#### Exercise instructions:
Please render all the lines below as a Markdown table with the columns Row and Line, numbering each line and leaving out the blank ones.

++++++++

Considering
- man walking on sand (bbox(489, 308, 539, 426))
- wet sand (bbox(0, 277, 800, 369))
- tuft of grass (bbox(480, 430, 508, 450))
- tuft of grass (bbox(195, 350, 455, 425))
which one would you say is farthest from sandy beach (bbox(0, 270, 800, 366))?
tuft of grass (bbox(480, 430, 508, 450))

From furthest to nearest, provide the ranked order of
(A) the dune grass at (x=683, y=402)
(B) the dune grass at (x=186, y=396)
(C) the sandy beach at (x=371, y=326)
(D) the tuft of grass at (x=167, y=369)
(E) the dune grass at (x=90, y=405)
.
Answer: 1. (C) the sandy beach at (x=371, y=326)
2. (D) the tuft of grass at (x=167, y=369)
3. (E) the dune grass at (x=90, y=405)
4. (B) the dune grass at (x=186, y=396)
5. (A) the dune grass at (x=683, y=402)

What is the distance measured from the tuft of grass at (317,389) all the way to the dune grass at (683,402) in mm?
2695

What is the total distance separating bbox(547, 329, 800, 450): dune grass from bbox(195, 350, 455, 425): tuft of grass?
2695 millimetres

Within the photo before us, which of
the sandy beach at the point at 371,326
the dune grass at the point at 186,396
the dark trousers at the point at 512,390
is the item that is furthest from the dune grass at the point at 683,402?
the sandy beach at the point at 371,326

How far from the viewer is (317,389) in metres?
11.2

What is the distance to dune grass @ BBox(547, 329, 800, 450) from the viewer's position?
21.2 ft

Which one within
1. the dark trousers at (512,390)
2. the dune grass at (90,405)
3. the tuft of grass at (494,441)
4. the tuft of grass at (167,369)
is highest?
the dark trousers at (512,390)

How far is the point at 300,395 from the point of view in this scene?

++++++++

#### Answer in full:
| Row | Line |
|---|---|
| 1 | Considering |
| 2 | - man walking on sand (bbox(489, 308, 539, 426)) |
| 3 | - wet sand (bbox(0, 277, 800, 369)) |
| 4 | - tuft of grass (bbox(480, 430, 508, 450)) |
| 5 | - tuft of grass (bbox(195, 350, 455, 425)) |
| 6 | which one would you say is farthest from sandy beach (bbox(0, 270, 800, 366))? |
| 7 | tuft of grass (bbox(480, 430, 508, 450)) |
| 8 | From furthest to nearest, provide the ranked order of |
| 9 | (A) the dune grass at (x=683, y=402) |
| 10 | (B) the dune grass at (x=186, y=396) |
| 11 | (C) the sandy beach at (x=371, y=326) |
| 12 | (D) the tuft of grass at (x=167, y=369) |
| 13 | (E) the dune grass at (x=90, y=405) |
| 14 | . |
| 15 | Answer: 1. (C) the sandy beach at (x=371, y=326) |
| 16 | 2. (D) the tuft of grass at (x=167, y=369) |
| 17 | 3. (E) the dune grass at (x=90, y=405) |
| 18 | 4. (B) the dune grass at (x=186, y=396) |
| 19 | 5. (A) the dune grass at (x=683, y=402) |
| 20 | What is the distance measured from the tuft of grass at (317,389) all the way to the dune grass at (683,402) in mm? |
| 21 | 2695 |
| 22 | What is the total distance separating bbox(547, 329, 800, 450): dune grass from bbox(195, 350, 455, 425): tuft of grass? |
| 23 | 2695 millimetres |
| 24 | Within the photo before us, which of |
| 25 | the sandy beach at the point at 371,326 |
| 26 | the dune grass at the point at 186,396 |
| 27 | the dark trousers at the point at 512,390 |
| 28 | is the item that is furthest from the dune grass at the point at 683,402? |
| 29 | the sandy beach at the point at 371,326 |
| 30 | How far from the viewer is (317,389) in metres? |
| 31 | 11.2 |
| 32 | What is the distance to dune grass @ BBox(547, 329, 800, 450) from the viewer's position? |
| 33 | 21.2 ft |
| 34 | Which one within |
| 35 | 1. the dark trousers at (512,390) |
| 36 | 2. the dune grass at (90,405) |
| 37 | 3. the tuft of grass at (494,441) |
| 38 | 4. the tuft of grass at (167,369) |
| 39 | is highest? |
| 40 | the dark trousers at (512,390) |
| 41 | How far is the point at 300,395 from the point of view in this scene? |